La plaza debe su nombre a la iglesia que la preside... o a sus restos. Obra del arquitecto jienense Andrés de Valdelvira (1509-1575), canaliza bajo su nave central el río Cerezuelo. El desbordamiento de esas aguas dañaron el edificio en 1694 y nunca volvió a usarse. Dos incendios posteriores acabaron por darle el aspecto actual.

Una ruina consolidada que, sin embargo, guarda una enorme belleza.

Al calorcito de la mañana, me pierdo por los rincones de esta bonita plaza.

Y para irnos en condiciones yo hago una última visita al Mercado Municipal de Cazorla, que me gusta...

Aunque en su interior se quejan, comerciantes y clientes, del bajón de ventas, de lo parado de la economía.
Y Jucha da un paseo por los alrededores con Sella.
Que sitio más "formi" para alojarse, con chinchorro y todo. Se tiene que estar allí de vicio en primavera. Nosotros nos quedamos en un apartamento, justo al lado del río, en las penúltimas casitas blancas que se ven en su fotografía nº 5. Si no me oriento mal, en la diagonal opuesta al Solar. ¿Toi (h)errado Doña?. ¿Pasó siguiendo el cauce del río por debajo del piso de las ruinas de Sta. María?. 
Me perdone ser tan "cognazo", pero es que sin querer "me" se van los ojuelos..., el nombre de la leyenda es el de La Tragantía, cuya celebración se realiza la noche de San Juan. 

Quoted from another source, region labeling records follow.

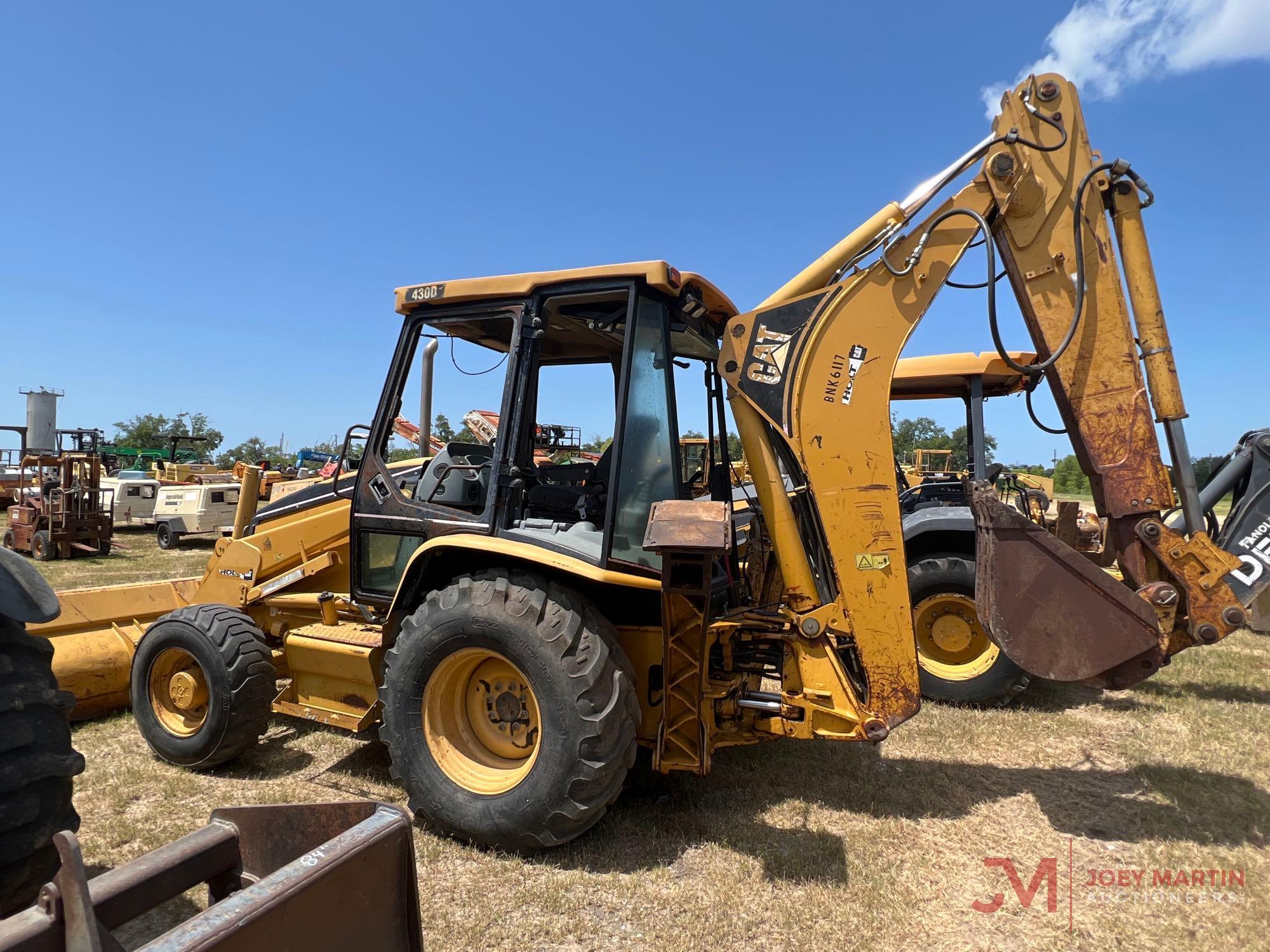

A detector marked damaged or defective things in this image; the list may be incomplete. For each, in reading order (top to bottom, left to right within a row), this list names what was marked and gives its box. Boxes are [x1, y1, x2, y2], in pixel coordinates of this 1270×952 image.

rusty metal bucket [970, 487, 1163, 691]
rusty metal bucket [0, 807, 427, 952]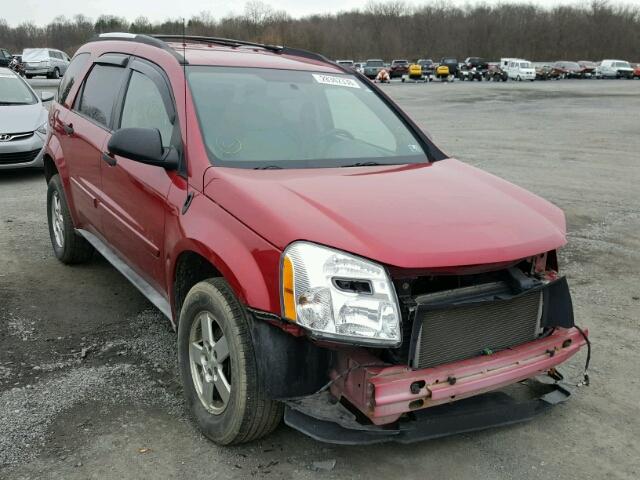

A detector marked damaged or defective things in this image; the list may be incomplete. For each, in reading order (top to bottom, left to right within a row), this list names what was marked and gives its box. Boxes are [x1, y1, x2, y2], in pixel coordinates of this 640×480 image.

damaged front end [252, 253, 588, 444]
crumpled front bumper [284, 328, 584, 444]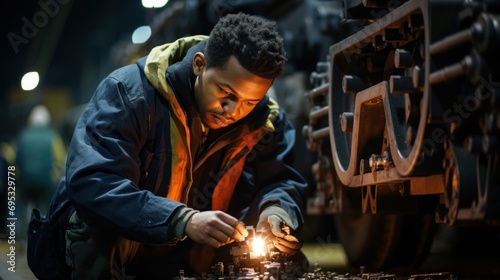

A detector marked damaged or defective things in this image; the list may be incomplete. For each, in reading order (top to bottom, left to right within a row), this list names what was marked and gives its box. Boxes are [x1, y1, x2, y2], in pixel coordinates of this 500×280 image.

rusty metal machinery [302, 0, 500, 272]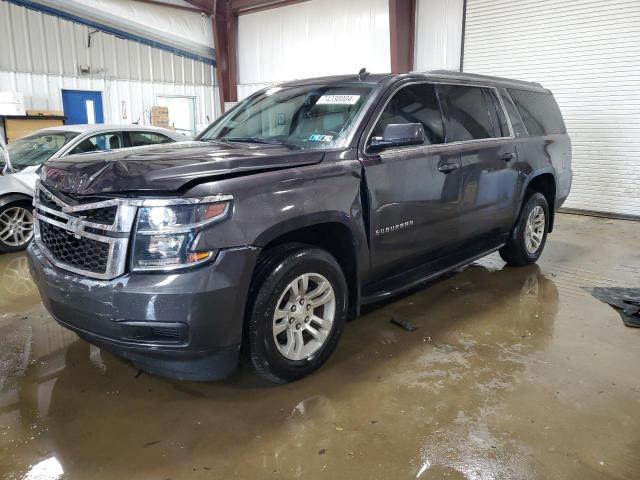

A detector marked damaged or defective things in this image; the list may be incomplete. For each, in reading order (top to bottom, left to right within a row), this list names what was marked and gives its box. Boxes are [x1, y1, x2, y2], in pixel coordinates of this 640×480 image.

crumpled hood [41, 141, 324, 195]
cracked bumper cover [27, 242, 258, 380]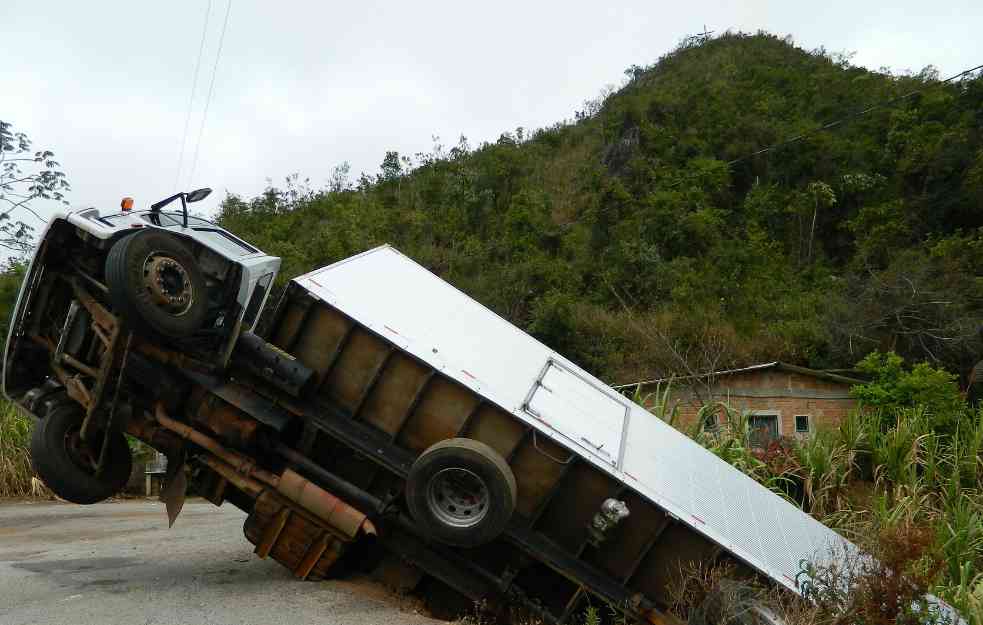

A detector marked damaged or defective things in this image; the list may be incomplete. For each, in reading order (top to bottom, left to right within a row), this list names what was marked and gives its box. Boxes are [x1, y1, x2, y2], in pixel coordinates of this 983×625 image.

overturned truck [11, 193, 864, 620]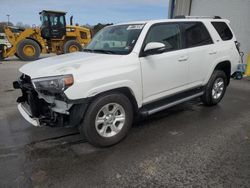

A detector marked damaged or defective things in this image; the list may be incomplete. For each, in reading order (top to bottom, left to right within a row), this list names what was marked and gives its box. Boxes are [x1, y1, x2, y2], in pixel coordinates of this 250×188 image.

crumpled hood [19, 51, 120, 78]
damaged front bumper [13, 74, 89, 127]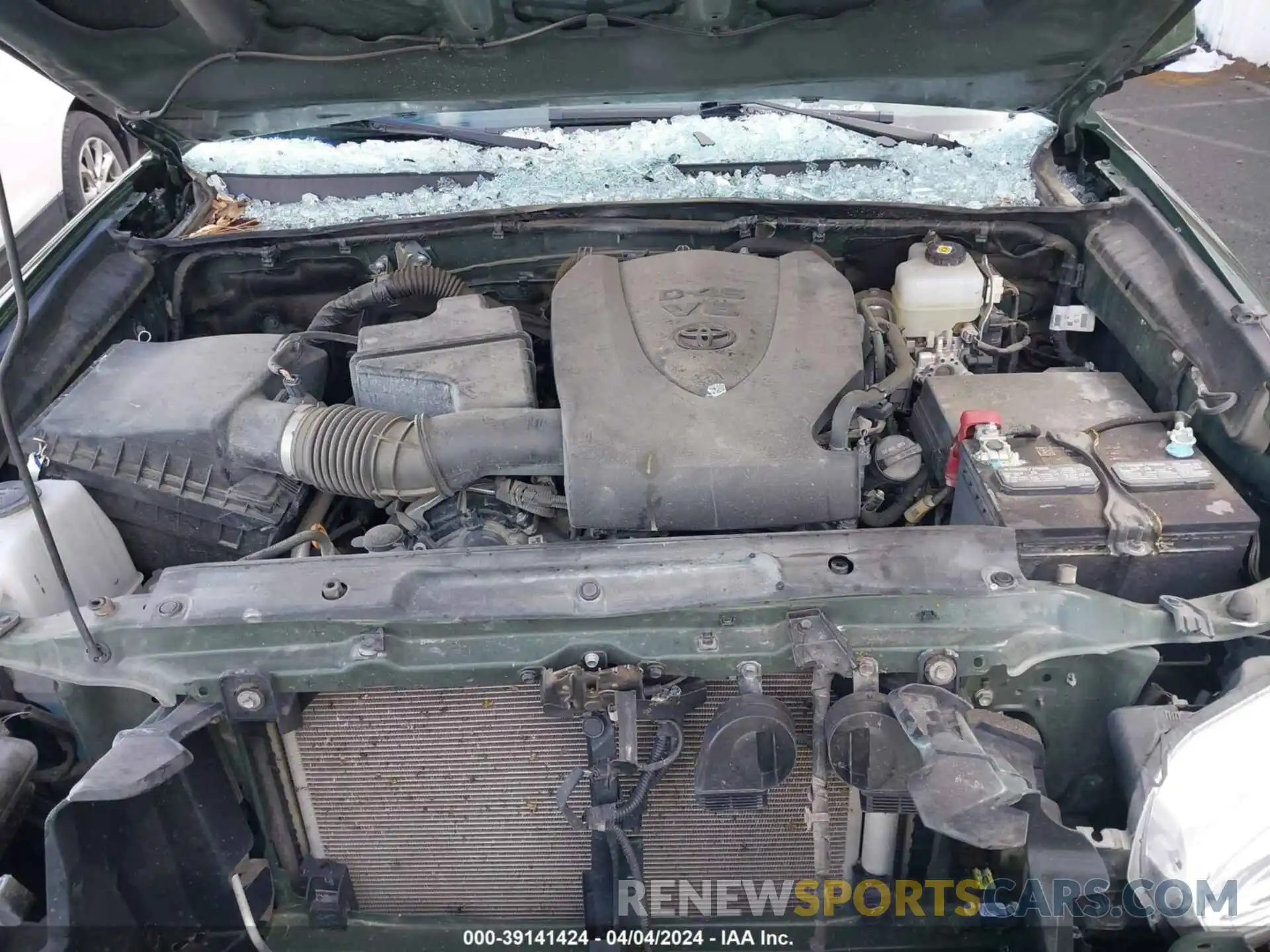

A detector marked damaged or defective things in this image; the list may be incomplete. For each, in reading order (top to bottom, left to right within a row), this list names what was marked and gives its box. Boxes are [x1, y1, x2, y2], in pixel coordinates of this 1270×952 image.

shattered windshield glass [188, 110, 1081, 231]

Muchas gracias de nuevo Zuhur, rectifico el nombre de la princesa mora en cuestión. Está claro que ya no puedo fiarme de mi memoria...
Vuestro alojamineto tenía una ubicación ideal, al lado del centro pero sin estar en él. La subidita al nuestro se las traía, pero compensaban las vistas, diurnas y nocturnas, y lo a gusto que estuvimos con Sella en él. Sólo había que abrir la puerta y dejarla salir, para que ella solita, cómo una chica mayor, hiciera "sus cositas".
No pasé por debajo de Santa María, otro
pa' mí... Queda pendiente para la próxima vez, que la habrá seguro. Y la visita interior a algunas iglesias.
Besotes!!!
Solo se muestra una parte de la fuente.